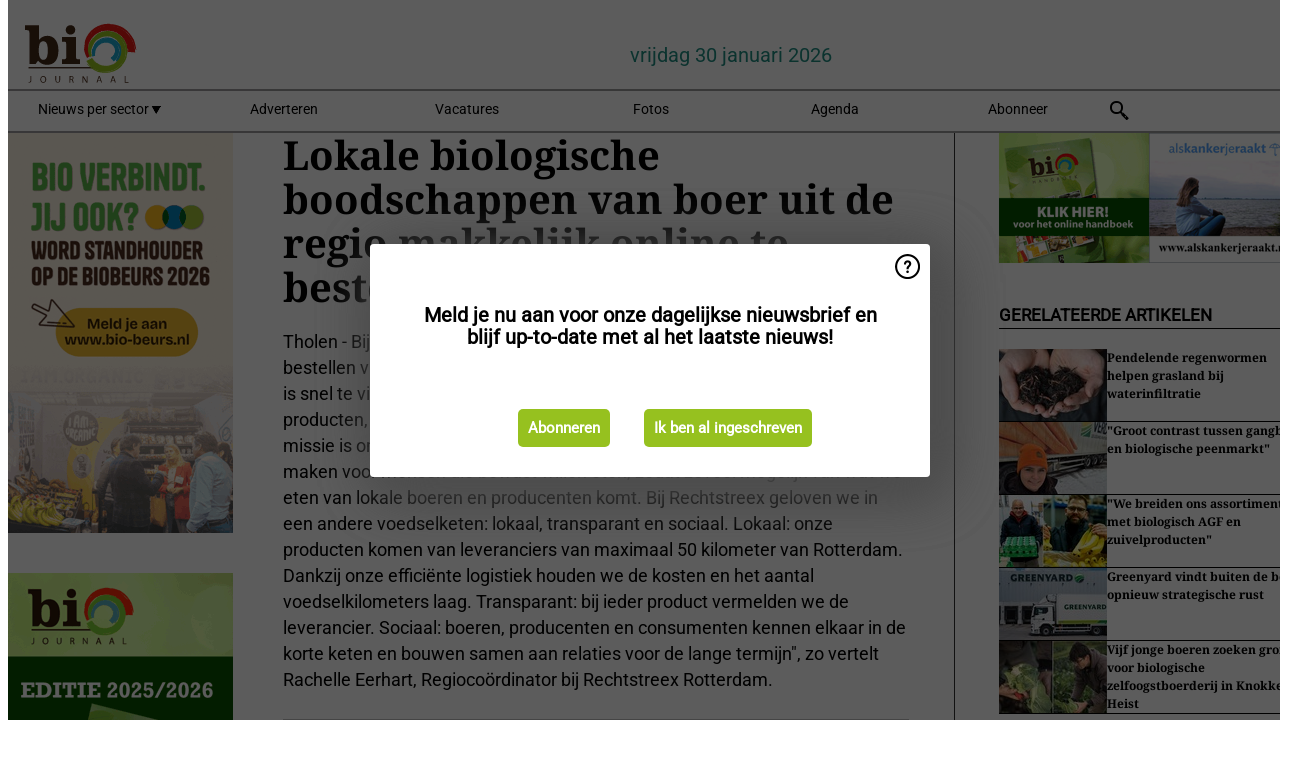

--- FILE ---
content_type: text/html; charset=utf-8
request_url: https://www.biojournaal.nl/widget/googlenews/1041/
body_size: 2684
content:

<section>
    <h2>Overig nieuws</h2>
    <ul >
            <li >
                <a href="https://news.google.com/rss/articles/[base64]?oc=5">Jolanda (58) werd gebeld na gruwelijke ontdekking in zeecontainer: &#x2019;Er komt echt een ongelooflijke lucht uit&#x2019; - De Telegraaf</a>
            </li>
            <li >
                <a href="https://news.google.com/rss/articles/[base64]?oc=5">Vondst wapens en mogelijk explosief materiaal zet straat in &#x2019;s-Heerenberg op stelten, vijftien huizen ontruimd - De Gelderlander</a>
            </li>
            <li >
                <a href="https://news.google.com/rss/articles/[base64]?oc=5">Automobilist aangehouden na mishandeling en aanrijding verkeersregelaar - Omroep West</a>
            </li>
            <li >
                <a href="https://news.google.com/rss/articles/[base64]?oc=5">Brandweer buurgemeenten rukken uit voor schoorsteenbrand Alblasserdam tijdens grote brand Bon Bon - Alblasserdamsnieuws.nl</a>
            </li>
            <li >
                <a href="https://news.google.com/rss/articles/[base64]?oc=5">112-nieuws: Verdwenen kunstwerk &#x27;Toegangspoorten&#x27; teruggevonden in sloot &#x2022; Problemen op het spoor door seinstoring - RTV Noord</a>
            </li>
            <li >
                <a href="https://news.google.com/rss/articles/[base64]?oc=5">Politie treft urenlang huilende peuter (2) alleen thuis aan in Rotterdam - NU</a>
            </li>
            <li >
                <a href="https://news.google.com/rss/articles/[base64]?oc=5">112-nieuws: Bestuurder rijdt tegen boom in Polsbroek | Oprit A27 richting Hilversum dicht - RTV Utrecht</a>
            </li>
            <li >
                <a href="https://news.google.com/rss/articles/[base64]?oc=5">Live Eredivisie | Feyenoord krijgt in slotfase nog rood tegen ontketend PSV - NU</a>
            </li>
            <li >
                <a href="https://news.google.com/rss/articles/[base64]?oc=5">Zwager verrast kraanmachinist Charity met roze gevaarte van 72 ton: &#x2018;Ik had helemaal niets in de gaten&#x27; - AD.nl</a>
            </li>
            <li >
                <a href="https://news.google.com/rss/articles/[base64]?oc=5">Eerbetoon verandert in nieuw drama, kinderen zien hoe supporter voor zijn leven vecht: &#x2018;Heel heftig&#x2019; - De Gelderlander</a>
            </li>
    </ul>
</section>

--- FILE ---
content_type: text/css
request_url: https://www.biojournaal.nl/dist/bj_nl.css?v=bvvf8osUO6v035Nr567KMOwDFoD76srv7T_EylSuy7g
body_size: -85
content:
:root{--font-family-titles: Noto Serif, serif;--font-family-main: Roboto, Helvetica, Arial, sans-serif;--font-title-size: 20px;--font-size-small: 12px;--font-size: 14px;--font-size-large: 16px;--sys-primary: #96c11f;--sys-secondary: #e41113;--subtitle-color: #218e83}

------------------------------------------------------------------------

» **Your assignment**: State how many lines of the listing contain the word "text", giving the number by itself.

» **Exercise result**: 2